Joining Local Commerce Organizations Will Help Your Latino Business and Your Community
small town, chamber of commerce, community

Four benefits to joining your local chamber of commerce.

I recently joined the board of the Sleepy Hollow Tarrytown Chamber of Commerce so that I could help support small businesses in my community, especially those that are Latino-owned.  Even though more than 50% of the 10,000+ residents of the Village of Sleepy Hollow (located in New York State) are Hispanic and probably close to 50% of the small businesses located there are Latino-owned, only a handful of Latino owners are members of the Chamber.

I understand that the membership fee ($200 to $400 depending on the size of the business) and carving out time to attend the events might be deterrents to joining, especially during these difficult times.  However, to prosper and scale their businesses Latinos need to be part of these types of organizations in order to level the playing field.

Local Chamber membership provides opportunities to:

  1. Access information, resources, and discounts that are crucial to local businesses.
  2. Network and collaborate with other businesses.
  3. Expand your customer base.
  4. Gain a voice in local government.

I have learned through my short time with the Chamber Board that unless a business is a member, it will not be included in any of the community events, promotions or other marketing initiatives executed by the Chamber.  More importantly, businesses that are not members will not be part of the legislative and public policy advocacy work that the Chamber does to help promote economic growth.

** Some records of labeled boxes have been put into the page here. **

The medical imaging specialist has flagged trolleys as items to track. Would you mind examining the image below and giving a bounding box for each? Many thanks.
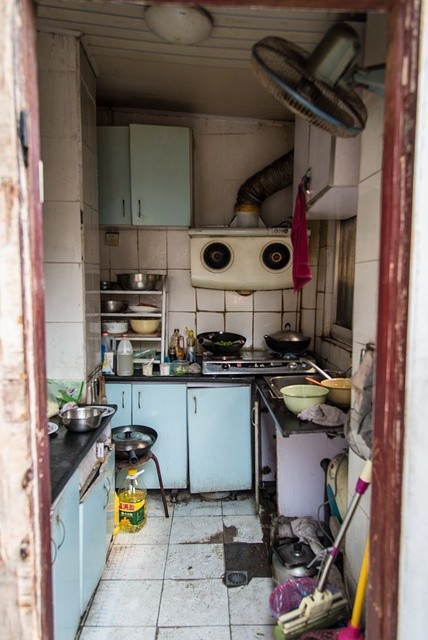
[249,23,388,137]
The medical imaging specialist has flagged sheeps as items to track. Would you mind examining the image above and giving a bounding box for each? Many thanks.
[299,358,332,379]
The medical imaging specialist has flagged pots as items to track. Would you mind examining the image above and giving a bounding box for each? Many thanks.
[197,331,246,355]
[264,323,311,353]
[111,424,159,465]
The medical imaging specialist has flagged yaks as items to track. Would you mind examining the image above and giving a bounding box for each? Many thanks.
[299,520,371,640]
[273,459,372,640]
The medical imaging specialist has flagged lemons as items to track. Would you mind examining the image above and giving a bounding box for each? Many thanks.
[271,542,319,587]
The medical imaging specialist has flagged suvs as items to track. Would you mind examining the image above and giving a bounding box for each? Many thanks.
[101,331,116,376]
[117,468,147,533]
[170,329,184,360]
[116,333,134,377]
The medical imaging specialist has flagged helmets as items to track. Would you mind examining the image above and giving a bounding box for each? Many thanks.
[128,305,158,313]
[83,406,115,417]
[47,422,58,435]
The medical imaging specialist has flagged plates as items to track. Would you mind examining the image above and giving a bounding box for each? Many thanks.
[186,386,253,495]
[95,124,192,228]
[79,440,116,615]
[292,114,361,221]
[98,284,167,364]
[50,467,81,640]
[100,383,187,491]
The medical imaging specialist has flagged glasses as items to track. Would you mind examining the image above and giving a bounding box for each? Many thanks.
[143,4,213,45]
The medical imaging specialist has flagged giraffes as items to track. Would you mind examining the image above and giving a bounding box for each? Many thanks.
[202,350,317,375]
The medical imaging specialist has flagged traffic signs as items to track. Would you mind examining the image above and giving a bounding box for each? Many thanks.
[105,233,119,246]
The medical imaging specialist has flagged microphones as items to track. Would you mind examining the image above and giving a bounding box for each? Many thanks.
[116,450,169,518]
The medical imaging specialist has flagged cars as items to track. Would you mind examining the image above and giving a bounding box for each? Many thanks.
[161,363,170,375]
[143,360,152,376]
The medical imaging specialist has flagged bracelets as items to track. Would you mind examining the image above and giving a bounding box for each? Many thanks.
[99,280,116,290]
[116,273,166,290]
[101,321,128,334]
[280,385,329,415]
[130,320,160,334]
[100,300,129,313]
[59,407,105,432]
[321,378,351,404]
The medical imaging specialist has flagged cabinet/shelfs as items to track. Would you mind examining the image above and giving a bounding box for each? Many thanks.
[119,468,148,533]
[186,328,197,362]
[117,334,134,376]
[170,329,184,361]
[101,331,116,375]
[113,491,118,535]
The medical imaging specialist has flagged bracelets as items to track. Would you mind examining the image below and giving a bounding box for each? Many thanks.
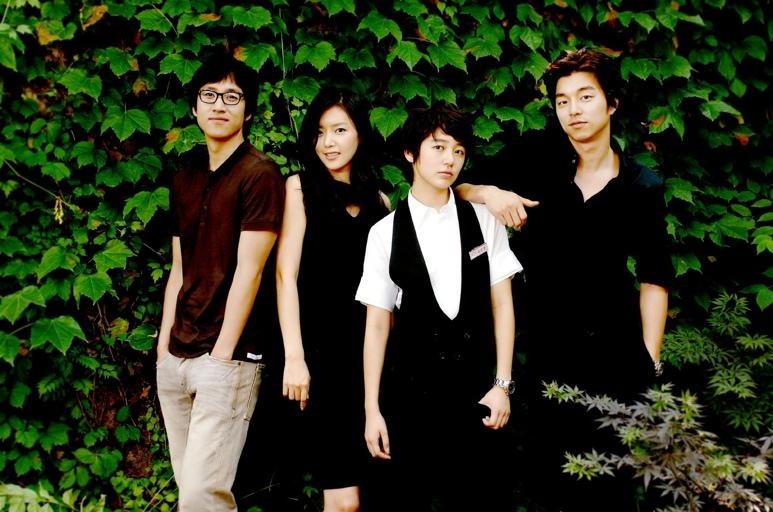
[653,357,665,377]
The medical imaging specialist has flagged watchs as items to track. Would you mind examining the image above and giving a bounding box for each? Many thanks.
[491,377,517,395]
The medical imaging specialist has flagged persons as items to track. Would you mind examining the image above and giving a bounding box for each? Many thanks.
[452,48,677,512]
[152,55,288,511]
[273,82,393,512]
[353,105,523,512]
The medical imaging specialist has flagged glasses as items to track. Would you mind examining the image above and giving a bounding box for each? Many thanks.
[194,89,246,105]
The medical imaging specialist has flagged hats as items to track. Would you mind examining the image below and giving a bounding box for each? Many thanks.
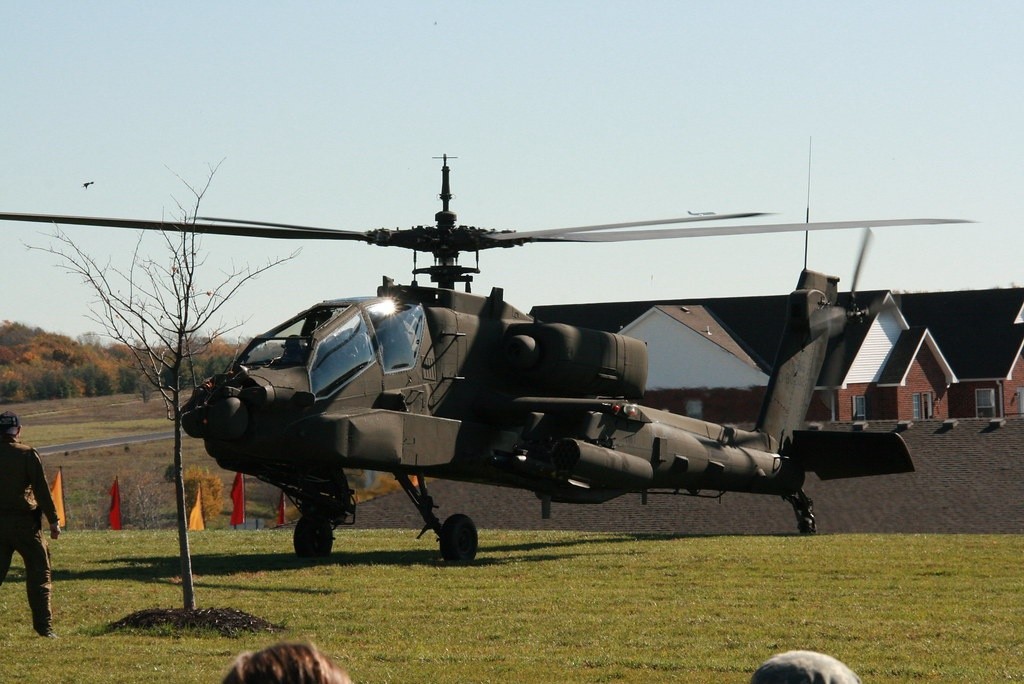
[749,650,862,684]
[0,411,20,434]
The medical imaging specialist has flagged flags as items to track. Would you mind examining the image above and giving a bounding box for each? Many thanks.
[49,466,286,530]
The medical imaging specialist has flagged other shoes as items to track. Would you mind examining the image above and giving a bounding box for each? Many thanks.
[33,627,58,638]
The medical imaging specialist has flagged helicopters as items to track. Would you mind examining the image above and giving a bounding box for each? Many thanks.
[0,154,977,568]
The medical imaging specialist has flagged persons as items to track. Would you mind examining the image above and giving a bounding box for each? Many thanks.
[221,643,354,684]
[749,650,862,684]
[0,411,61,640]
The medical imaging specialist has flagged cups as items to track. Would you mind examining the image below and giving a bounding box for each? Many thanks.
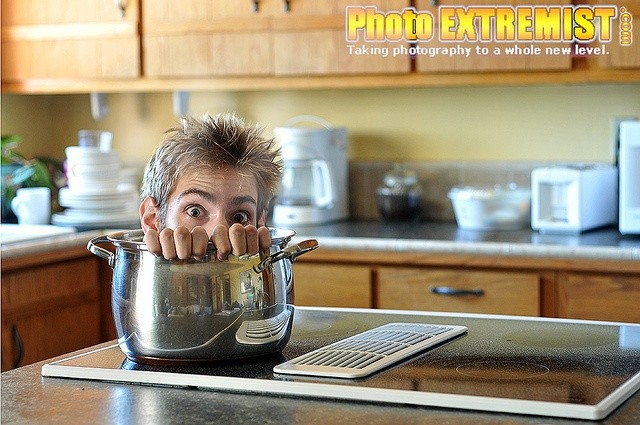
[9,187,51,225]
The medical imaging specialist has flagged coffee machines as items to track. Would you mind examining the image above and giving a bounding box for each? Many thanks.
[270,117,350,227]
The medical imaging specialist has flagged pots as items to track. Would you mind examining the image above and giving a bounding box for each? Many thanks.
[86,226,319,368]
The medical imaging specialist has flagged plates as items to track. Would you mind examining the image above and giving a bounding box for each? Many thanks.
[50,146,141,227]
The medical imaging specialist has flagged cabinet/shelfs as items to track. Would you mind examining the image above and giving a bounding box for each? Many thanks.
[414,1,579,87]
[141,1,413,93]
[375,263,553,318]
[284,261,375,310]
[1,256,104,371]
[1,1,141,95]
[552,269,640,324]
[578,1,639,83]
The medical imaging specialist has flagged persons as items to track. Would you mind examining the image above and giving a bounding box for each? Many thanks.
[138,113,285,260]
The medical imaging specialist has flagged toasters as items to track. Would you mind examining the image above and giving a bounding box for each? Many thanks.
[531,162,618,234]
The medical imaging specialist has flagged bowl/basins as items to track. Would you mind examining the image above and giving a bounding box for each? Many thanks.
[448,184,530,230]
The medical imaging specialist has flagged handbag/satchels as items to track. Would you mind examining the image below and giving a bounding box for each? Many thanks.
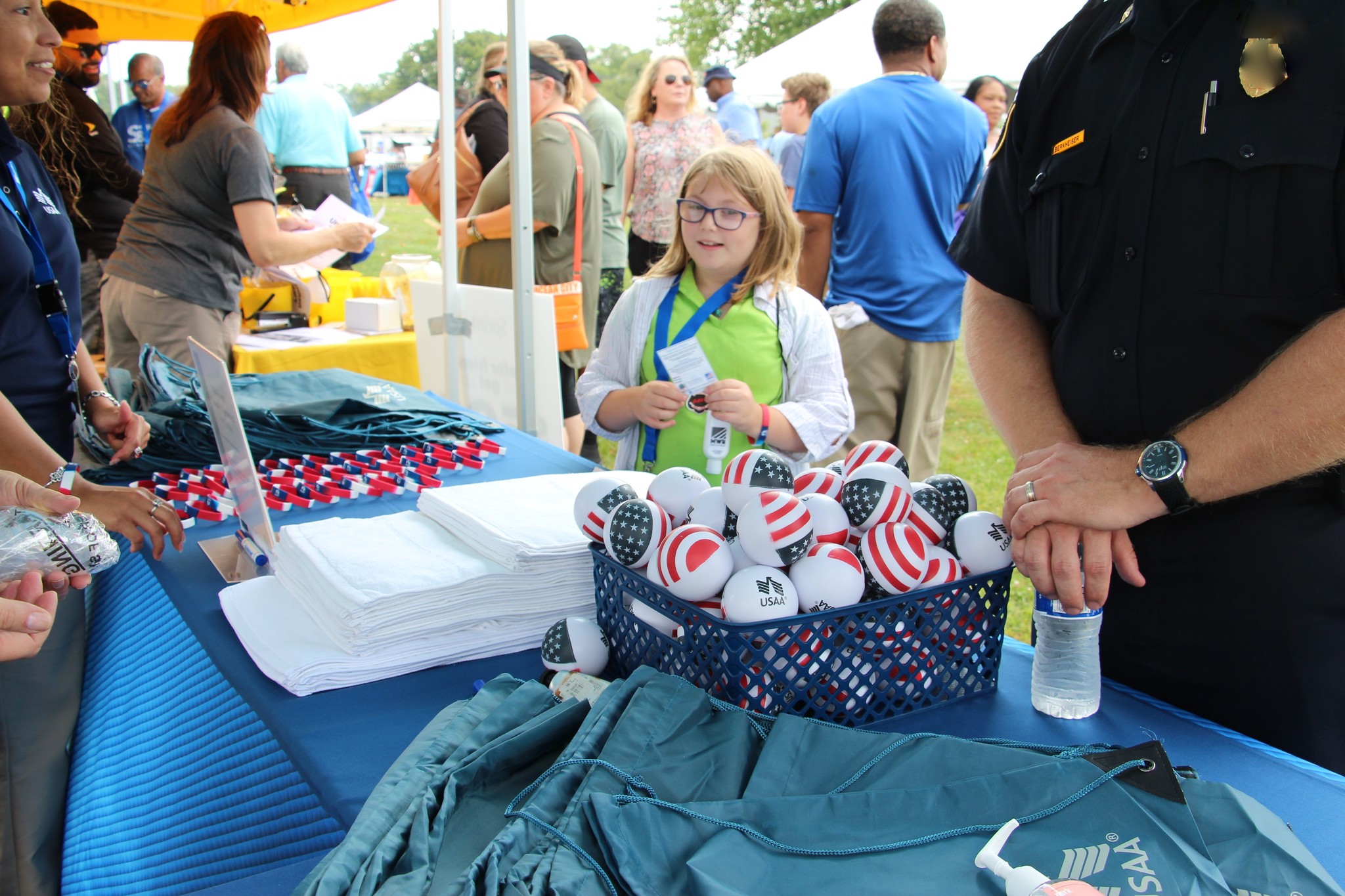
[81,342,506,484]
[406,99,493,225]
[298,662,1345,894]
[535,280,590,351]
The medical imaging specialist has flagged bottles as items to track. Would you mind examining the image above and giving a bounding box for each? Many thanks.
[1031,540,1103,720]
[379,253,444,331]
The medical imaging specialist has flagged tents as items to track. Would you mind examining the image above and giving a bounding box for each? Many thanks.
[353,81,442,169]
[732,0,1086,122]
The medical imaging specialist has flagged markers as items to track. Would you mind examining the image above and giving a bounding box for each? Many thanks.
[236,529,267,566]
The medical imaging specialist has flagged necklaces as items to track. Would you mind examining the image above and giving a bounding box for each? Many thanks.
[714,301,731,317]
[881,70,927,76]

To narrow the disparities between Latino- and white-owned businesses, we need to start by eliminating the knowledge gaps that exist and making a greater effort to become an integral part of the entire community that we serve, not just the Latino segment.

Furthermore, joining the chamber is not enough!  Members need to be vocal about the needs of Latino businesses.  If your Chamber does not have a large and unified Latino voice, then seek out more experienced members or mentors who can show you the ropes and provide advice.  Search for a sponsor who will help your business gain more visibility and advocate for your unique needs.

Latinos need to weave themselves into the fabric of their communities to succeed.  I realize that it may be uncomfortable to join an organization where you feel like you don’t belong.  However, Inaction is not an option!  We cannot just sit and wait for these Chambers to understand and engage Latino businesses.  We must take the first step!